Manchin this week told reporters that he was not willing to change the rules without GOP buy-in, and he again defended the importance of the supermajority threshold, saying senators "need to be very cautious [about] what we do."
"They're coming down to crunchtime and understand the position they're in and what they're doing," he said of his fellow Democrats. "But I think I've been very clear where I am, you know, so I hope they respect that, too."

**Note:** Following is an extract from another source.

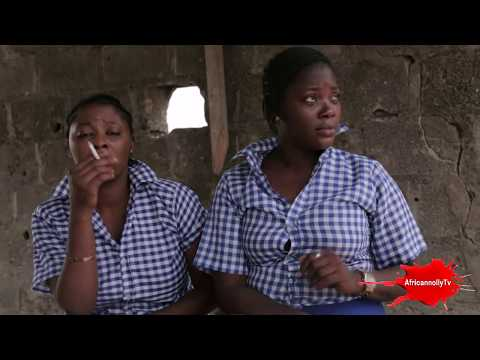 LATEST 2016 NOLLYWOOD MOVIES - HIGH SCHOOL PROSTITUTES (SHORT CLIP)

Sinema has made clear she supports federal legislation on voting rights but has consistently expressed reservations about changing Senate rules to pass it - a position that only solidified after she led a group that negotiated a bipartisan infrastructure bill this summer.
Last month, her office issued a statement confirming that she "continues to support the Senate's 60-vote threshold, to protect the country from repeated radical reversals in federal policy which would cement uncertainty, deepen divisions, and further erode Americans' confidence in our government." She has warned publicly about the prospect that Republicans could pass severe national voting restrictions should they win the congressional majorities that Democrats enjoy now.
As the debate among Democrats has intensified in recent weeks, the tensions between Democrats and Republicans have risen as well. GOP senators have accused Democrats of hypocrisy for reneging on their previous defenses of the filibuster, and they have warned that any party-line changes to the rules will backfire - prompting hardball floor tactics and an eventual turning of the tables once Republicans regain power.
In his speech Tuesday, Biden compared the GOP opponents of the Democratic voting rights bills to those who stood against civil rights for African Americans in earlier, more violent moments in U.S. history.
“I ask every elected official in America: How do you want to be remembered?” he said. “Do you want to be the side of Doctor [Martin Luther] King or George Wallace? Do you want to be on the side of John Lewis or Bull Connor? Do you want to be on the side of Abraham Lincoln or Jefferson Davis?”